Considering that Pcnt S is upregulated when cardiomyocyte cell cycle progression is arrested, we wondered whether Pcnt S overexpression inhibits cell cycle progression. As cardiomyocyte proliferation cannot be maintained in fetal cardiomyocytes and postnatal cardiomyocytes quickly establish a nuclear MTOC and cell cycle arrest [17,32], we overexpressed Pcnt S in proliferating C2C12 myoblasts. C2C12 myoblasts, like cardiomyocytes, establish a nuclear MTOC during differentiation [33]. In addition, Pcnt S, while not expressed in the myoblast stage, is upregulated during differentiation (Supplementary Figure S2C) [15,16]. C2C12 cells were transfected with plasmids encoding Pcnt S-T2A-eGFP, Pcnt B-T2A-eGFP, or eGFP and cell cycle activity was analyzed based on nucleotide analog incorporation (5-ethynyl-2′-deoxyuridin (EdU)). Similarly to the experiment in ARPE-19 cells, we performed immunostaining of Pcnt in Pcnt B-T2A-eGFP- and PCNT S-T2A-eGFP-transfected C2C12 to confirm overexpression of Pcnt isoforms (Supplementary Figure S3B). The analysis of over 27,000 GFP-positive myoblasts from three independent experiments revealed that 33.2% of control-transfected myoblasts incorporated EdU (Figure 5A–C). In contrast, only 20.8% of Pcnt S-T2A-eGFP-transfected myoblasts were EdU-positive (Figure 5B,C, p = 0.001). Notably, ectopic expression of Pcnt B-T2A-eGFP had no effect on EdU incorporation (33.9%, p > 0.05, Figure 5B,C). As an additional control, EdU incorporation was assessed in all experiments in the GFP-negative cells. The analysis of 218,819 GFP-negative cells revealed no difference in the percentage of GFP-negative/EdU-positive cells among the three different groups (control: 36.3%; Pcnt S-T2A-eGFP: 37.1%; Pcnt B-T2A-eGFP: 35.6%, all p > 0.05, Figure 5D,E).

Figure 5.

Figure 5

Ectopic expression of Pcnt S impairs DNA synthesis in C2C12 myoblasts. (A) Representative examples of transfected C2C12 myoblast (GFP, green) labeled with the nucleotide analog EdU (red). Nuclei were visualized with DAPI (DNA). (B,D) Quantitative analysis of EdU+/GFP+ (B) and EdU+/GFP (D) myoblasts upon ectopic expression of eGFP (control), Pcnt S- and Pcnt B-T2A-eGFP as indicated. (C,E) Bayesian posterior distribution for the data in (B,D). Red asterisk: GFP+ myoblast. Yellow asterisk: EDU+ myoblast. Scale bars: 50 µm (zoom) and 500 µm (overview). For the experiments, ≥274 myoblasts were analyzed per experimental condition. Data are mean ± SD, n = 3, n.s.: p > 0.05, ***: p < 0.001.
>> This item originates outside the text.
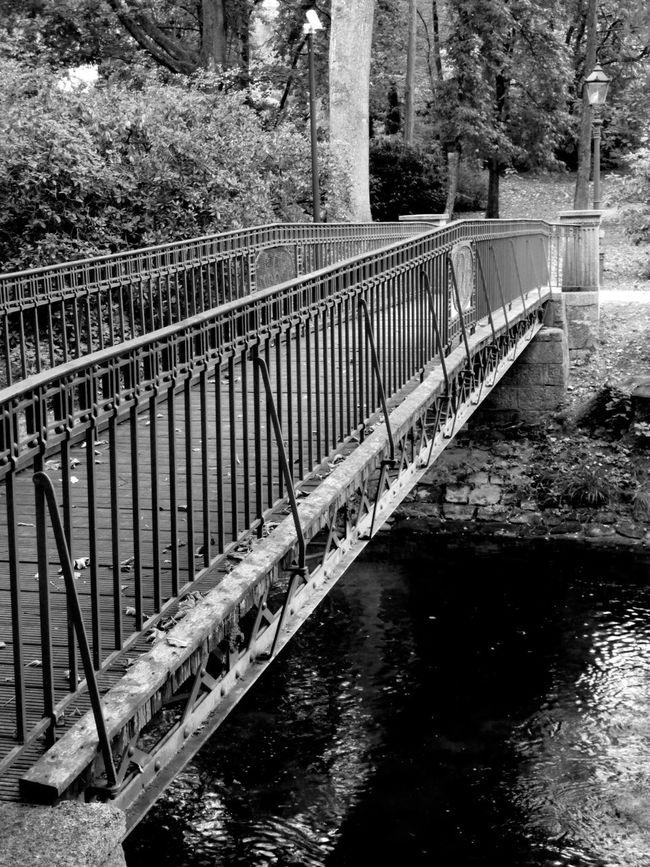 Monochrome Photography Baden Baden Germany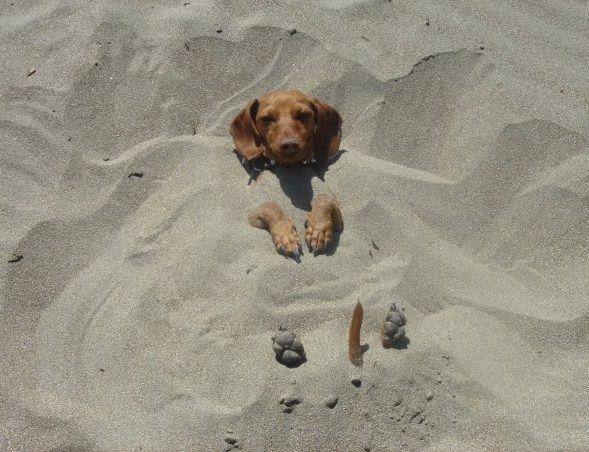 Beach Dog: Sands, At The Beaches, Doxi, Hotdog, Puppys, Funnies, Hot Dogs, Animal, Beaches Picnics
Taken together, these results suggest that Pcnt S and thus alternative splicing of Pcnt might contribute to the establishment of cell cycle arrest in cardiomyocytes.

3.5. Pcnt S Depletion Enhances Serum-Induced Cell Cycle Re-Entry in Cardiomyocytes

In order to determine whether depletion of Pcnt S increases the potential of cardiomyocytes to proliferate, P3 cardiomyocytes were stimulated with 10% FBS upon Pcnt S or Pcnt B + S depletion and progression into different cell cycle phases was assessed. Analysis of Ki67, a widely used marker to estimate the number of proliferating cells [34], revealed that SiRNA-mediated depletion of Pcnt S significantly increased the number of Ki67-positive cardiomyocytes (control: 16.2%, 50 nM siPcntS: 26.4%, p < 0.001, 100 nM siPcntS: 28.2%, p < 0.001, 200 nM siPcntB + S: 26.2%, p < 0.001, Figure 6A–C). We analyzed 28,496 cardiomyocytes from three independent experiments.

Figure 6.

Figure 6

Depletion of Pcnt S increases cell-cycle activity and DNA synthesis in postnatal cardiomyocytes. (A,D) Representative examples of P3 cardiomyocytes (troponin I) stained for Ki67 (A) and incorporated EdU (D). Nuclei were visualized with DAPI (DNA). (B,E) Quantitative analysis of Ki67+ (B) and EdU+ (E) cardiomyocytes upon control (mock-transfected) and Pcnt isoform depletion as indicated. (C,F) Bayesian posterior distribution for the data in (B,E). Scale bars: 50 µm. White arrows: cardiomyocyte nuclei. Data are mean ± SD, **: p < 0.01, ***: p < 0.001. For the experiments, ≥15,000 cardiomyocytes were analyzed per experimental condition.

As it has previously been indicated that Ki67 is not a very reliable marker to determine cardiomyocyte proliferation [11,35], we next determined the effect of Pcnt S depletion on 10% FBS-induced S phase entry by assessing EdU incorporation. The analysis of 56,081 cardiomyocytes from three independent experiments showed that SiRNA-mediated depletion of Pcnt S significantly increased the number of EdU-positive cardiomyocytes (troponin I-positive) (control: 19.9%, 50 nM siPcntS: 34.4%, p < 0.001, 100 nM siPcntS: 40.3%, p < 0.001, 200 nM siPcntB + S: 24.9%, p < 0.01, Figure 6D–F). Taken together, these data indicate that Pcnt S depletion enhances serum-induced cell cycle re-entry in cardiomyocytes into S phase.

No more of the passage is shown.